Mitgliederbegehren 2 und 4 wurde übernommen. Begehren 2 sieht die Einrichtung eines Bereiches in der ZfDD vor, in dem nur Mitglieder publizieren dürfen. Mitgliederbegehren 4 befasst sich mit Transparenzvorschriften für Bundesvorstände.

Mitgliederbegehren 1 (Foren) wird bereits teilweise umgesetzt. Begehren 3 (Spendentransparenz) wurde abgelehnt. Die MV traf jedoch eine Richtungsentscheidung über das Hochsetzen der Spendensumme von 1.000 auf 10.000 Euro, ab der eine Bekanntmachung sinnvoll ist – vereinsintern und in geeigneter Form.

Der Vorschlag des Begehrens 5 (Direktwahl des Bundesvorstands durch alle Mitglieder), wurde abgelehnt, ebenso der Antrag auf Verlängerung der Amtszeit des jetzigen Bundesvorstands um sechs Monate.

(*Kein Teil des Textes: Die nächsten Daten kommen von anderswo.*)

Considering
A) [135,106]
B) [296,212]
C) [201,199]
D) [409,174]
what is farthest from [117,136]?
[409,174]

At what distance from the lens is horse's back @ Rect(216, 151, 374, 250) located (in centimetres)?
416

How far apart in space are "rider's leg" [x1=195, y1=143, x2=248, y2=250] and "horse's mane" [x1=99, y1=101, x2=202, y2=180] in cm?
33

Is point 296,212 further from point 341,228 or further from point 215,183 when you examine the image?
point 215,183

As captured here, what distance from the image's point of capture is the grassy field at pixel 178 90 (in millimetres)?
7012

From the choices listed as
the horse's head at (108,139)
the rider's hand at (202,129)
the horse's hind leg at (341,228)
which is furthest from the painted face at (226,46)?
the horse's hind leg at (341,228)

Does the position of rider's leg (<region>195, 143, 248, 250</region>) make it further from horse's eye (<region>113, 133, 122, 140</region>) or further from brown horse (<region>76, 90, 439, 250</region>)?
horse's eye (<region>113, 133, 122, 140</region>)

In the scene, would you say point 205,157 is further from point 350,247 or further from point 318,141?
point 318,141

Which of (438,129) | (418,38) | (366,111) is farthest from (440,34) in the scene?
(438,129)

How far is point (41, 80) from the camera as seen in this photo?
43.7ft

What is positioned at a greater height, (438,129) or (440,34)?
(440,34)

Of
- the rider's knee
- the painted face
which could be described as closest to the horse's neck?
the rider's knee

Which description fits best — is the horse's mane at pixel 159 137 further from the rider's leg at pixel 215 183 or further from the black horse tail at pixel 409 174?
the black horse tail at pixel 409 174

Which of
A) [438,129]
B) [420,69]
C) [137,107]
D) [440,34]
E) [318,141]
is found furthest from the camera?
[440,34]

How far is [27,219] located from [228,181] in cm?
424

Es soll jedoch die Möglichkeit der Briefwahl eingeführt werden. Der Bundesvorstand soll dazu einen konkreten Vorschlag ausarbeiten.

Die Amtszeitbegrenzung des Bundesvorstands (Begehren 6) wurde abgelehnt. Es wurde jedoch entschieden, dass die Mindestanzahl der Bundesvorstandsmitglieder von zwei auf fünf erhöht werden soll.

Der Vorschlag des Mitgliederbegehrens 7 wurde bereits vor einigen Jahren im Rahmen einer Mitgliederurabstimmung diskutiert und damals abgelehnt. Das Begehren 8 (Besetzung der Mitgliederurabstimmungs-Kommission) wurde in geheimer Abstimmung abgelehnt.

Das Mitgliederbegehren Nummer 9, das die Einrichtung eines Schiedsgerichts vorsieht, wurde ebenfalls abgelehnt. Grund dafür ist, dass die vorliegende Formulierung nicht zuließe, dass Kuratoriumsmitglieder für das Schiedsgericht kandidieren könnten. Eine Streitschlichtungsinstanz soll aber geschaffen werden. Besetzung und genaue Form wird für die nächste Mitgliederversammlung vorbereitet.